Studies find that technological change has contributed to the decline in manufacturing and to persistent unemployment in many advanced economies. While process innovation can be job-destroying, product innovation can imply the emergence of new firms, new sectors, and thus new jobs. But even for process innovation, the final impact on labor demand is shaped by market mechanisms that can compensate for the direct job-destroying impact if market and institutional rigidities do not impede them.
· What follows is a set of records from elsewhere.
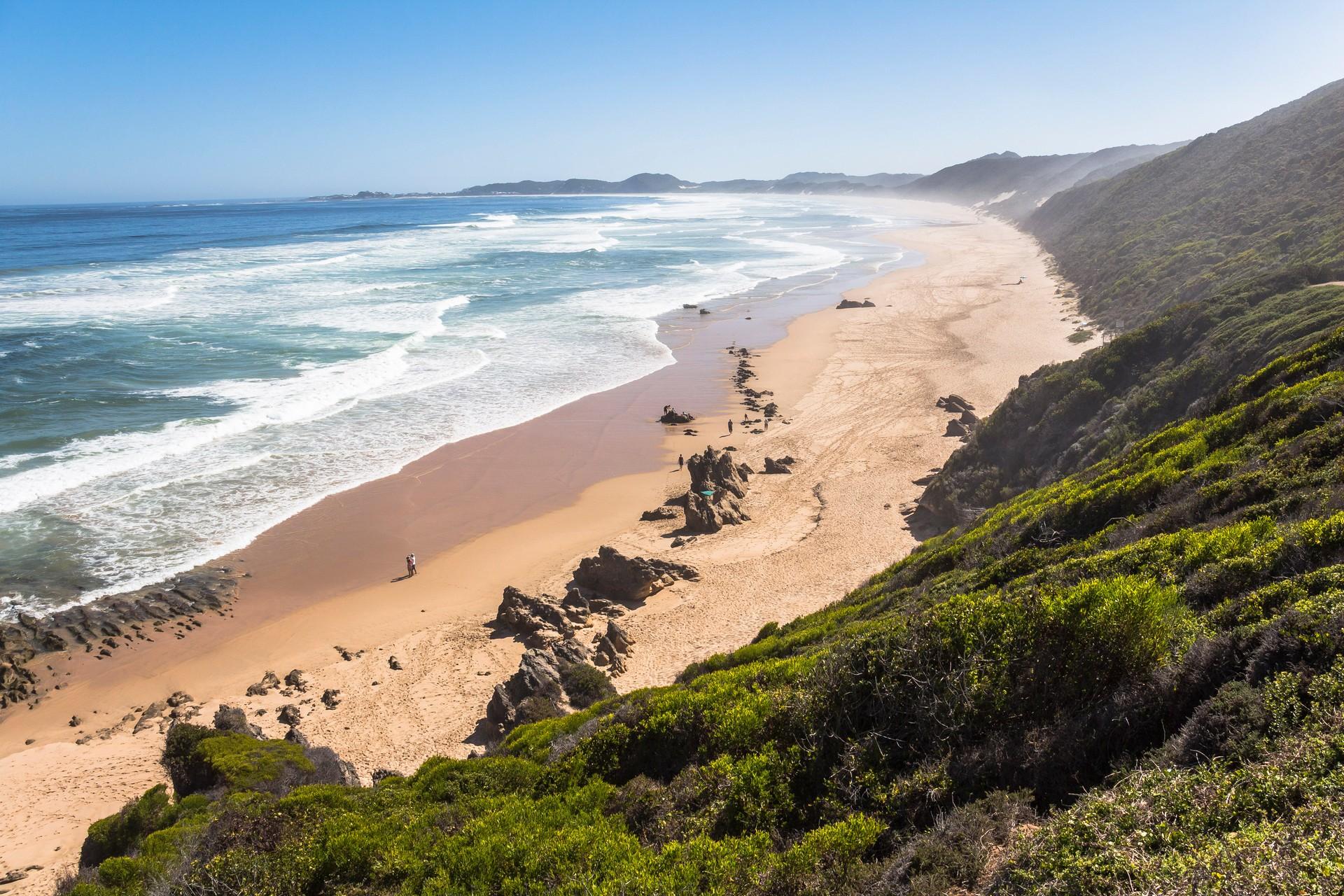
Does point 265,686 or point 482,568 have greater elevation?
point 482,568

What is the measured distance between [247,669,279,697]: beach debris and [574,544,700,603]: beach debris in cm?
594

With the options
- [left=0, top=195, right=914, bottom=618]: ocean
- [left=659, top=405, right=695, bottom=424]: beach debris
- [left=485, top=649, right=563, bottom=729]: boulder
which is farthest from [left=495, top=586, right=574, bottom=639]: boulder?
[left=659, top=405, right=695, bottom=424]: beach debris

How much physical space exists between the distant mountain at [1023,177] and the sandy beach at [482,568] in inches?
3640

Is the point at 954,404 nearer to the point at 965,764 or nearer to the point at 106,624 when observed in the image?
the point at 965,764

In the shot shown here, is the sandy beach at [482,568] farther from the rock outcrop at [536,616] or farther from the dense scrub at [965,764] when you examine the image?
the dense scrub at [965,764]

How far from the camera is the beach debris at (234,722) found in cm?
1133

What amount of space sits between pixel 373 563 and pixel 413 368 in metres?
16.7

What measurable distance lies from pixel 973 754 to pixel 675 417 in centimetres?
2123

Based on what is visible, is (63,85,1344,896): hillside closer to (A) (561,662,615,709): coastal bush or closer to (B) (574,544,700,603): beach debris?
(A) (561,662,615,709): coastal bush

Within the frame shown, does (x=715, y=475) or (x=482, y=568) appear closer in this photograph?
(x=482, y=568)

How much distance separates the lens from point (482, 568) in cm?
1739

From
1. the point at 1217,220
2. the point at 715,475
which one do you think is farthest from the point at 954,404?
the point at 1217,220

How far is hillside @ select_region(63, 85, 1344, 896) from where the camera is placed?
4238 mm

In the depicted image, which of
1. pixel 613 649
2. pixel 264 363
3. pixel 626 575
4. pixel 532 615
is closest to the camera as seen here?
pixel 613 649
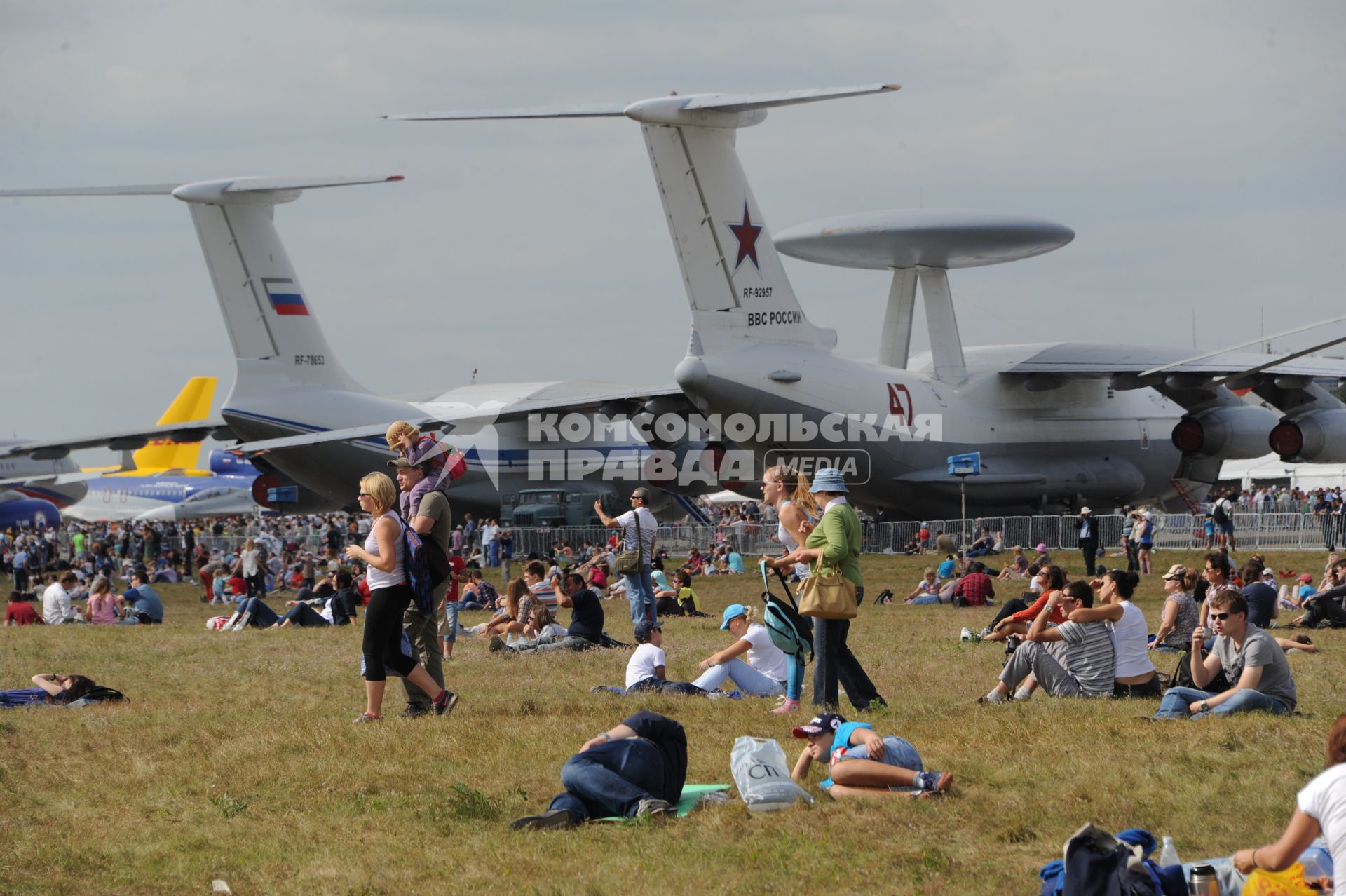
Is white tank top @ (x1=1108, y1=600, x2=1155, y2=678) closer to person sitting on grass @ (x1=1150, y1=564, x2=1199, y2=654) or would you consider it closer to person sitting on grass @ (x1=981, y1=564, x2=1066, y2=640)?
person sitting on grass @ (x1=981, y1=564, x2=1066, y2=640)

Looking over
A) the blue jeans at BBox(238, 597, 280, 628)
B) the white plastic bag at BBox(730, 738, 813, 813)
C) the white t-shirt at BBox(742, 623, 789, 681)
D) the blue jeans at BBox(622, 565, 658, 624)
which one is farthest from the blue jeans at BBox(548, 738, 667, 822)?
the blue jeans at BBox(238, 597, 280, 628)

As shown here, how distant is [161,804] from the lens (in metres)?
7.22

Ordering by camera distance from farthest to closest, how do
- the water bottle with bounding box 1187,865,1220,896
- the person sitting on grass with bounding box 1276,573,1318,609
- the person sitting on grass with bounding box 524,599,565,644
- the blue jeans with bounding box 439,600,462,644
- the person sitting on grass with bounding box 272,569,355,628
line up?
the person sitting on grass with bounding box 272,569,355,628, the person sitting on grass with bounding box 1276,573,1318,609, the person sitting on grass with bounding box 524,599,565,644, the blue jeans with bounding box 439,600,462,644, the water bottle with bounding box 1187,865,1220,896

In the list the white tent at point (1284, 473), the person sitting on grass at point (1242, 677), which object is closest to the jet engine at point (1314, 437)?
the white tent at point (1284, 473)

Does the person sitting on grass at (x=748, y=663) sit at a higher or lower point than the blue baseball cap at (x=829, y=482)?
lower

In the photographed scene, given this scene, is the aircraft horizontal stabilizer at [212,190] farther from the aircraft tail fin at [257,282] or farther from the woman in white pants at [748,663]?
the woman in white pants at [748,663]

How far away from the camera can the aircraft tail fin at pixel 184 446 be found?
278 feet

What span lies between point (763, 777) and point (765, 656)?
3.96 m

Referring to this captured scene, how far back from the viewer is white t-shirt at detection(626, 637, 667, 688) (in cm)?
1052

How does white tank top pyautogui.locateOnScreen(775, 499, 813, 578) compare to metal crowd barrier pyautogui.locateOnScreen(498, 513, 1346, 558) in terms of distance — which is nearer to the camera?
white tank top pyautogui.locateOnScreen(775, 499, 813, 578)

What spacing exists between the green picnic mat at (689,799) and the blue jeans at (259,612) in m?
12.1

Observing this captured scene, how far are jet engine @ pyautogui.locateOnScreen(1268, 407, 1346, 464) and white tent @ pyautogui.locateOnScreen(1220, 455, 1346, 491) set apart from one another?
16910 mm

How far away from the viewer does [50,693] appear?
10516 millimetres

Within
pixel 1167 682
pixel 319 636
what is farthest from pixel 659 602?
pixel 1167 682
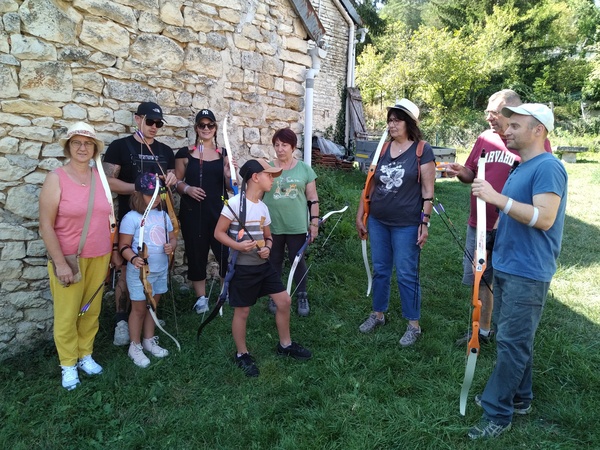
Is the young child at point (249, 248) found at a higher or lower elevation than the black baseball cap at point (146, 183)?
lower

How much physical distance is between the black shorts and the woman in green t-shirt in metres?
0.80

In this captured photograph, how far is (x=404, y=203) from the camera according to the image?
364cm

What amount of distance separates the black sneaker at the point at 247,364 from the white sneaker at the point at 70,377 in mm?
1145

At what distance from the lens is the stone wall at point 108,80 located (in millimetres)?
3436

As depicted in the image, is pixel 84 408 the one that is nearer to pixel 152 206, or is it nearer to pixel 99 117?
pixel 152 206

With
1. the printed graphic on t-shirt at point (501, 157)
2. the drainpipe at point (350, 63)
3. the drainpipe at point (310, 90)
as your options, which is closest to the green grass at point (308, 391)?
the printed graphic on t-shirt at point (501, 157)

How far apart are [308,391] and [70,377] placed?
1.70 meters

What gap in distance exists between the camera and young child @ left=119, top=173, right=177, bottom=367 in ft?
11.1

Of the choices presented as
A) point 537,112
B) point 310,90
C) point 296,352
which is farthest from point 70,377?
point 310,90

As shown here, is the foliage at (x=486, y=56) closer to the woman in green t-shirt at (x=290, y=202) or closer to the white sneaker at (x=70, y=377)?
the woman in green t-shirt at (x=290, y=202)

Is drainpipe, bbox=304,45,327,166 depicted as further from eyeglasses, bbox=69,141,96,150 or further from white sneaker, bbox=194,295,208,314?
eyeglasses, bbox=69,141,96,150

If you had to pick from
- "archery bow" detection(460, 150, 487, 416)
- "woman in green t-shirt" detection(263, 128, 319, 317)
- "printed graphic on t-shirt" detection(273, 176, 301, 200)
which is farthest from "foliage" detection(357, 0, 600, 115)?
"archery bow" detection(460, 150, 487, 416)

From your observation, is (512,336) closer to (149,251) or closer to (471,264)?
(471,264)

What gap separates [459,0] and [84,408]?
115 feet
Policies should maximize the job-creation effect of product innovation and minimize the direct labor-saving impact of process innovation.
R&D fosters labor-friendly product innovation that leads to job creation.
Product innovation may imply the emergence of new firms and new sectors and thus new jobs.
Price and income compensation mechanisms can counterbalance the initial displacement of workers that occurs following process innovation.
Empirical evidence reveals the possible job-creation impact of innovation.
Industrial and innovation policies that support R&D and product innovation, especially in high-tech sectors, can foster job creation.
Process innovation may displace labor and create technological unemployment.
New products may displace older products and so impede the job-creation effects implied by the diffusion of the new activities.
Market and institutional rigidities can impede the price and income compensation mechanisms that work to lessen job destruction.
The job-creation impact of innovation is often limited to product innovation and to the high-tech sectors.
Safety nets are necessary for the possible job losses due to process innovation in non-high-tech sectors.